Prepare a narrow, reviewable first version before expanding scope or operational reliance.
Review ownership, risks, training needs, supporting evidence, and professional-review dependencies.
Capture status, scope, owner, lifecycle state, and review posture in a governed record.
Track changes, exceptions, approvals, monitoring needs, and retirement triggers over time.
Feed lessons into future templates, controls, training paths, and operating playbooks.
Pattern Comparison
Forward-deployed work is valuable when it bridges customer context and technical execution. The Scaled Agents model adds the governance structure needed to make that learning repeatable, accountable, provider-neutral, and ready for customer-managed operation.
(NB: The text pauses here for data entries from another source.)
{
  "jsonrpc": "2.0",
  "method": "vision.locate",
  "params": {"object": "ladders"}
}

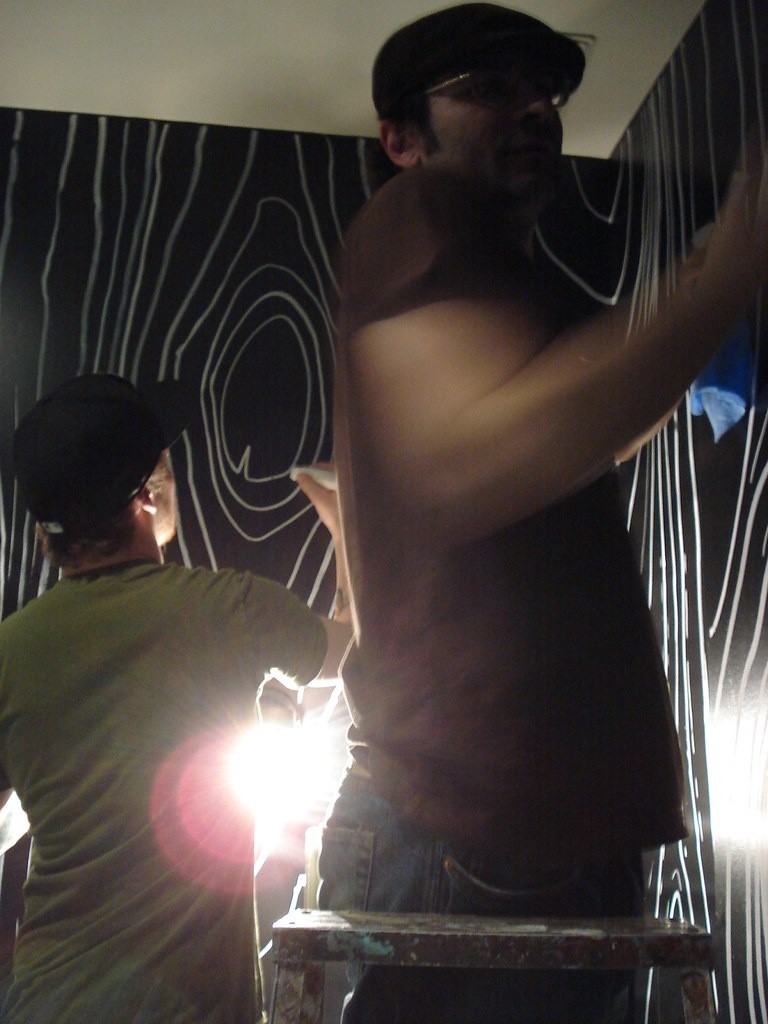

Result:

| Forward-Deployed Engineering Pattern | Scaled Agents Model |
|---|---|
| Embeds close to customer problems | Clarifies business problems, workflows, owners, and constraints before AI is built |
| Turns ideas into working systems | Converts use cases into AI worker templates, workflows, and implementation paths |
| Bridges business and technical teams | Connects business owners, technical teams, governance, security, and operations |
| Builds reusable implementation patterns | Creates reusable templates, passports, registries, controls, and delivery playbooks |
| Moves pilots toward production | Supports readiness reviews, approvals, testing, evals, and deployment controls |
| Learns from each engagement | Feeds lessons into the backlog, approval queue, and future platform improvements |
| Scales delivery methodology | Preserves reusable playbooks, governed templates, Passport-ready scope, Toll Gate checkpoints, and evidence patterns |
Governed Delivery
The operating model is designed to keep AI delivery useful without letting experimentation blur ownership, risk, or control boundaries.
AI workers may assist with permitted work, but people remain accountable for judgment, approval, risk, and outcomes.
Use cases, tools, data, authority limits, and escalation paths are clarified before broader operating use.
Each engagement should produce knowledge that improves future templates, readiness reviews, training, and governance records.
Public review boundary. This page is a high-level operating-model overview. It does not provide legal advice, compliance readiness statement, security conclusion, audit opinion, production use, or customer risk acceptance. Customer-specific outputs require verification and appropriate professional review before reliance or use.